Exercise goal: Tell how many lines in the following entries include the word "United", giving the figure alone.

Data to examine: Begin

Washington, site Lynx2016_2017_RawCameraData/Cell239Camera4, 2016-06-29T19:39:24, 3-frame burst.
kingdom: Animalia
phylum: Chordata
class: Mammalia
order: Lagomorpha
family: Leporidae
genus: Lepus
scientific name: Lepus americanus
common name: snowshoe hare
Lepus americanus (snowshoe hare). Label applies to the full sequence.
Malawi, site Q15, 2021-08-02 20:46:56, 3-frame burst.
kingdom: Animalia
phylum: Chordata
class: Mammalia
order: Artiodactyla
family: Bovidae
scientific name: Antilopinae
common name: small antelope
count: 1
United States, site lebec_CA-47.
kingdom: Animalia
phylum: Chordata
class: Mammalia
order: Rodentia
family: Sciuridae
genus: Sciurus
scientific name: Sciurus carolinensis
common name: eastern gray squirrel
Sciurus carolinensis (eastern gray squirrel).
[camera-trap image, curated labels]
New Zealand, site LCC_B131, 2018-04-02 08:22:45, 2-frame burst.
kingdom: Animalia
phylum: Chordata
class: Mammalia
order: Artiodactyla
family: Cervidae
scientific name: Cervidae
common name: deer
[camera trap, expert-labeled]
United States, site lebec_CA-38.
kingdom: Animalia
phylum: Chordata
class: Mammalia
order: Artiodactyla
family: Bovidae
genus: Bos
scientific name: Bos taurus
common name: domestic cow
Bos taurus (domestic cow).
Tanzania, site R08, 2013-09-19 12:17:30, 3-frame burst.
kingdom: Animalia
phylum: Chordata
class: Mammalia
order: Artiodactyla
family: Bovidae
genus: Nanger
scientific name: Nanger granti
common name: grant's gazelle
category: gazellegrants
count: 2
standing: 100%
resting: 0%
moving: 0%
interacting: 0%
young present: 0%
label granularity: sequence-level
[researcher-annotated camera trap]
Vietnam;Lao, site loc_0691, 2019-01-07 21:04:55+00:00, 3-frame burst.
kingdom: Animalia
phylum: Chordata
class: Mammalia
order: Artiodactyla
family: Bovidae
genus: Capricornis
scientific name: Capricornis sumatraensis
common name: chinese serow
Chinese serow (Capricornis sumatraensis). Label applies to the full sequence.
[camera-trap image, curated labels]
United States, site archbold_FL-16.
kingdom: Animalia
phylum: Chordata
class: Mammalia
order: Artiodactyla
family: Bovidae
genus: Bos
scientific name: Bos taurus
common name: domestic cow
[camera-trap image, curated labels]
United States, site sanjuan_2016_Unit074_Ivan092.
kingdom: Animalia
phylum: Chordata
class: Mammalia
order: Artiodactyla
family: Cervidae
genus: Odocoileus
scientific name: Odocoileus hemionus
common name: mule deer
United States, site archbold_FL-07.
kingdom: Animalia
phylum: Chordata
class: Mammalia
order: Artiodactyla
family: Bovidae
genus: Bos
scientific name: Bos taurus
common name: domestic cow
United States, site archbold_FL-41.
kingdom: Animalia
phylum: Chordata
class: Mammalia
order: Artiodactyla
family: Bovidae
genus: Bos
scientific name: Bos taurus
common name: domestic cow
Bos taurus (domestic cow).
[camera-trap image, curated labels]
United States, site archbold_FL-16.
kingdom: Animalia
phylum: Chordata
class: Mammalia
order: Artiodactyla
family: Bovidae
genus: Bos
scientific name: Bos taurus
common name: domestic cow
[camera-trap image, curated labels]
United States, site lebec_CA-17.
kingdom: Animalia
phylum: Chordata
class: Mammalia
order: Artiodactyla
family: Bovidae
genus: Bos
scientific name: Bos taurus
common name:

Data to examine: End

Result: 8